If you represent the distance you travel as a function of time, then your speed during an interval of time is equal to the ratio of distance over time: $$\text{speed} = \frac{\text{distance traveled}}{\text{time of travel}}.$$

The derivative of "distance as a function of time" is sometimes referred to, informally, as the "instantaneous speed". However, if you take the name "instantaneous speed" literally and try to calculate it with the previous formula, you inevitably get:

$$\text{instantaneous speed} = \frac{\text{distance traveled in no time}}{\text{no time}} = \frac{0}{0} = \text{nonsense!}$$

There is no such thing as instantaneous speed, and there is no such thing as an infinitely small time, and no such thing as an infinitely small distance.

However, if you measure the ratio distance/time for smaller and smaller and smaller times, you'll notice that your measures converge to a number. This number is the derivative, informally referred to as instantaneous speed:

$$\frac{\text{distance traveled in 1 min}}{\text{1 min}} \to \frac{\text{distance traveled in 30 s}}{\text{30 s}} \to \frac{\text{distance traveled in 1 s}}{\text{1 s}} \to \frac{\text{distance traveled in 1 ms}}{\text{1 ms}} \to ... \to \text{instantaneous speed.}$$

At no point in this sequence have I dealt with "infinitely small time". I've only dealt with finite nonzero times. But I used smaller and smaller times and I noticed that the ratio converged to a number.

This derivative number turns out to be extremely useful, and the whole motivation of calculus is to formalise this concept of convergence and limits and get tons of applications of derivatives.

It's the same thing for a tangent. Derivatives are very intimately linked with tangents.

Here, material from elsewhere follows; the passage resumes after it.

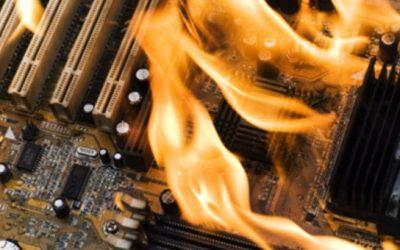 Riesgos de calentamiento de los PCs y portátiles en verano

If you have a point $A$ on a circle, and a point $B_0$ on the curve at a finite nonzero distance from $A$, then you can draw the secant $(D_0)$ that goes through $A$ and $B_0$. And then if you take a point $B_1$ on the curve, slightly closer to $A$, so that the distance between $A$ and $B_1$ is smaller, you get a new secant $(D_1)$. And then if you take $B_2, B_3, B_4, ...$ closer and closer to $A$ on the curve, you'll notice the successive secants $(D_2), (D_3), (D_4), ...$ appear to converge towards a line $(T)$, and we call this line $(T)$ the tangent to the circle at $A$. The tangent at $A$ only touches the circle at $A$, but it is the limit of the secants that touched the circle at $A$ and $B_n$, with $B_n$ coming closer and closer to $A$. For this reason some people sometimes, very informally, say that the tangent touches the circle "at two infinitely-close points", even though that is a very clumsy wording that doesn't make any literal sense.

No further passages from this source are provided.